Cantabs don’t look after themselves enough – this needs to change
Some ways to keep on top of everything
When I was a younger, my mum would always go out of her way to make chicken soup whenever I was ill and, perhaps groundlessly, was convinced it would make me better. It was great for a common cold, not so much, as learnt after a bout of mussel prompted food poisoning, for other ailments. When I was visibly mentally unstable, there was no easy, chicken soup, quick fix solution to help. Instead, over the years, I had to develop some systems and methods of nursing myself when ill, so that I could try and wait out my episodes with a little more ease.
Take a quick shower. Cleanliness really is next to godliness.

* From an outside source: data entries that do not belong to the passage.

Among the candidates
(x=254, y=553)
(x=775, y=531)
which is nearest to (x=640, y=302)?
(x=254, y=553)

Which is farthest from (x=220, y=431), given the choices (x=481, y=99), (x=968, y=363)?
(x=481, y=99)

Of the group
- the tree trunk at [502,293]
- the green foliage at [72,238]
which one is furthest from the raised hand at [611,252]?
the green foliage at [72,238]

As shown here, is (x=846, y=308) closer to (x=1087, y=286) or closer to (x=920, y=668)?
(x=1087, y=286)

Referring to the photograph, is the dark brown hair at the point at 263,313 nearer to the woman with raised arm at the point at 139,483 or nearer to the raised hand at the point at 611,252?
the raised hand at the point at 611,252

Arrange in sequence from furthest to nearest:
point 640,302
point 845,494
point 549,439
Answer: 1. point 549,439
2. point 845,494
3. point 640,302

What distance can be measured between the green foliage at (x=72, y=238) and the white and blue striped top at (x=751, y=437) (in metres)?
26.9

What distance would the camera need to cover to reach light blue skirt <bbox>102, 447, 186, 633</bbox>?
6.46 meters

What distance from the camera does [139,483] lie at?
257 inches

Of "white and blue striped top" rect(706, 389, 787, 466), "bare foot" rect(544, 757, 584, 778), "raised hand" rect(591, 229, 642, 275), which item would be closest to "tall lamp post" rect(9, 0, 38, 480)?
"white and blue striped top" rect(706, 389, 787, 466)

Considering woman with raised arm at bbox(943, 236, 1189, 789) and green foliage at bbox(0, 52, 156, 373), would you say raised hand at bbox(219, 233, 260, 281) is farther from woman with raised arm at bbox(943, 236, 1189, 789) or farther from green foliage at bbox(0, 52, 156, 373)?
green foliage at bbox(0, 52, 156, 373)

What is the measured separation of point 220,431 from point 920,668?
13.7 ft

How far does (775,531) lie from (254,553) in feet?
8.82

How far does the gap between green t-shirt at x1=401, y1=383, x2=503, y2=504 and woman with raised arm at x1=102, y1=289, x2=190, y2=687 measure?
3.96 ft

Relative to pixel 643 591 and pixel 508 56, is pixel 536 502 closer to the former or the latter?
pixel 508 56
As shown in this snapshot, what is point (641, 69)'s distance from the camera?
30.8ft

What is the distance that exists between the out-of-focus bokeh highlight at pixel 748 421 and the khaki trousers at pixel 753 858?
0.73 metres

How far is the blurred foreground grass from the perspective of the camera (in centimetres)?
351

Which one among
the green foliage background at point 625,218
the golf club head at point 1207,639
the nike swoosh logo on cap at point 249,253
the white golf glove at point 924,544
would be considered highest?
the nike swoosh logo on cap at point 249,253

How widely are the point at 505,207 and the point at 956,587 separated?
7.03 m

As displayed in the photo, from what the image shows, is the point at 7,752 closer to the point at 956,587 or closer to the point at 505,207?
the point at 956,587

If you can’t get to the shower, or don’t feel up to it, get some baby wipes and go festival style. Keep them around – they’re a diverse item.
When I am unwell, my instinct is to stay bedbound and to just not move. I have learnt to tell myself “just go outside”. Cambridge winters can be bleak, especially if you lie in, as the time it is light outside is minimal. Going outside for a walk, though it may be cold, can be so helpful. Wrap up, see some life and get some fresh air – it can do some good to the system. You can go and get a coffee or something you enjoy too.
Speaking of bedbound, for me, sleep constitutes self-care. If I don’t sleep, I get ill, which is so rock and roll. For me, eight hours is my sweet spot. Find that and make sure you have it every night. Routine is good for sleep, but if you get those hours in, you’ll find yourself feeling a lot better. Not sleeping can negatively exacerbate how you feel.
If you can, take yourself out of environments that are distressing. If you don’t want to be around people or loud noises, find somewhere quiet. If the quiet is overwhelming, go to a café or anywhere where people are around. Make sure your surroundings are working for you.
Medication, if you are on it, can be helpful in terms of helping you manage your mental health. The key with it, is making sure you keep taking it. Make sure you take your medication each day, preferably at the same time, and that you have an established pattern. Doing this will help you long term.
It always feels patronising when people tell you to exercise. If you’re overweight, it can feel as though somebody is blaming your illness on your weight and, besides, not everybody can exercise. If you can though, or if you can manage to push yourself to do it, it does help. The releasing of endorphins, which even though may not cure anything, can give you a bit of a buzz and some energy. If your college has a gym, maybe take a visit, or if you like doing sport or even going for a walk – make it as enjoyable for yourself as you can.
Most importantly, treat yourself – you might like an album, film, TV show, skincare products – whatever it is, indulge yourself. Let yourself have the time to enjoy these things. I like The X Files. And chocolate fondue. Together.
Though some of these things may seem self-evident, I know how hard it is to remember to do them when I am ill. After doing these things, you won’t necessarily be 'cured', but hopefully the journey to being better will be a little bit easier.